6. NE-02: Prediction D+2, Result R+2
Don Bacon is one of three Republicans to win a district carried by Harris, alongside Brian Fitzpatrick in PA-01 and Mike Lawler in NY-17. Along with Young Kim and David Valadao—who easily won narrow Trump districts—they form the “five horsemen” of GOP overperformers this cycle. I’ll admit, I thought Bacon was in a tough spot heading into Election Night. While I recognized he was a strong candidate and likely to overperform significantly (mostly thanks to his incumbency in an ancestrally Republican district and a substantial spending advantage, but also a few points of personal appeal), the forecast still believed the district’s increasing Democratic lean might be enough to unseat him.
7. NY-17: Prediction D+2, Result R+6
I have some regrets. Mike Lawler was always poised to win; the Israel-Gaza situation significantly bolstered his margin against Mondaire Jones, as Jewish voters swung hard right at all levels of gov’t.
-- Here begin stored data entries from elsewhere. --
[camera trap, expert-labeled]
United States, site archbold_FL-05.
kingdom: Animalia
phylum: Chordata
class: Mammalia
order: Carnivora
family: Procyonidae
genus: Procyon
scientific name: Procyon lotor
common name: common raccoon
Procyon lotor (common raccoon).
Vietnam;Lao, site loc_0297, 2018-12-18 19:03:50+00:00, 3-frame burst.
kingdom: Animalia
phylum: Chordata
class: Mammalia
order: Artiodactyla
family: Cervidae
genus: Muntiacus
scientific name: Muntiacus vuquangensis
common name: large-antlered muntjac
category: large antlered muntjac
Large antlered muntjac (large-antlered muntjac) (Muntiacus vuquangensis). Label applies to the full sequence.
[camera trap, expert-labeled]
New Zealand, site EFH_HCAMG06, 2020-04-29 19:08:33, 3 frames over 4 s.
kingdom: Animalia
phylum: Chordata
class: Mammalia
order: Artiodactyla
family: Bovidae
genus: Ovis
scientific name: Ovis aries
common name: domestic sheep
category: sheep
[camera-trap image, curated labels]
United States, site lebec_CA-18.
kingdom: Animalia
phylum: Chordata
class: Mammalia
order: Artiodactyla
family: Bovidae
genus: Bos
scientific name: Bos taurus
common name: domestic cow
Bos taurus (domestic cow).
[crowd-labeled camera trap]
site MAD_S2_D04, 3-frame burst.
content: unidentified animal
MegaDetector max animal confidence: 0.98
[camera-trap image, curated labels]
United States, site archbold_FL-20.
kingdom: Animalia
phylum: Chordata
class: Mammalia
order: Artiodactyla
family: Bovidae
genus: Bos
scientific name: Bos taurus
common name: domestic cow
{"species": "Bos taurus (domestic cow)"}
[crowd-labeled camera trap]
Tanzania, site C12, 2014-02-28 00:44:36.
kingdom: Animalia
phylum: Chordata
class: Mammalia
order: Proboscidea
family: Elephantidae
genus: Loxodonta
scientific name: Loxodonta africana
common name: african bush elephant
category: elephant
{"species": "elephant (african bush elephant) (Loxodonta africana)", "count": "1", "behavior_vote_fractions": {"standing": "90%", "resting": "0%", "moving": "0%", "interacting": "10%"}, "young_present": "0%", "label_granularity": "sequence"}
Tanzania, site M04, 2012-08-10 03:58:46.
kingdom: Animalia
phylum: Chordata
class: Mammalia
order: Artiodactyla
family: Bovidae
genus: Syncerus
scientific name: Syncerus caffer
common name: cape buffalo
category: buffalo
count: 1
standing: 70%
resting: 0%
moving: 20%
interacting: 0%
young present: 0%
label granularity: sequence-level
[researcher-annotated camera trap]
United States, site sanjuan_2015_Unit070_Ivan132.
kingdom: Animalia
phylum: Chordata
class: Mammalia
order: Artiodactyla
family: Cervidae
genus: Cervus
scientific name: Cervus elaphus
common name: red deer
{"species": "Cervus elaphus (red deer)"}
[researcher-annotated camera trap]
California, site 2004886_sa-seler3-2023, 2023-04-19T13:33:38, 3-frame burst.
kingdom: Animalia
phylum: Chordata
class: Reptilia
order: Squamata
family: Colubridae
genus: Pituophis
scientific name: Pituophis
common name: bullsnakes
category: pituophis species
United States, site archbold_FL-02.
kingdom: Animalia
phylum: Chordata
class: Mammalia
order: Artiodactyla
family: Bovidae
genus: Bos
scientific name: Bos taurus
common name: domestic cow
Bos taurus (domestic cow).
Even without this factor, he would have been fine. Lawler is a rare political talent, and his brand will only strengthen if he remains in the district. Often at odds with the national GOP—a challenge for most Republicans—this divergence is his greatest strength, given that he’s running in a blue district. Jones was also a weak candidate, but it was hard to imagine anyone beating Lawler this cycle, especially with the favorable national environment for the GOP. Lawler also has a once-in-a-lifetime chance to flip the New York governor’s office red in 2026 if Hochul withstands a primary challenge.
8/9/10. CO-03, PA-07, and PA-08
The forecast got all three of these races wrong, but I’ll still take a small victory lap because my predictions were way closer than everyone else’s. One reason my House forecast performed pretty well this year overall was an adjustment I made for 2022 House performance based on the state-specific environment that year. For example, at first glance, Susan Wild in PA-07 might seem like an electoral powerhouse in 2022—winning a Biden+0.6 district by 2% during an in-party midterm. However, it’s important to consider the broader context: all House Democrats in Pennsylvania benefited from the Shapiro-Mastriano landslide. Wild’s apparent strength in 2022 had more to do with Shapiro than with her own appeal, and Shapiro wasn’t on the ballot in 2024. The same applies to Matt Cartwright, who is genuinely strong electorally (matching Wild’s performance despite being in a district 3–4 points more GOP-leaning). Still, his 2022 results were also bolstered by the favorable environment. Similarly, Yadira Caraveo in CO-08 barely eked out a win in a Biden+5 district during a blue wave year in Colorado, which doesn’t exactly scream “impressive.” These environmental adjustments helped my forecast better account for underlying electoral dynamics.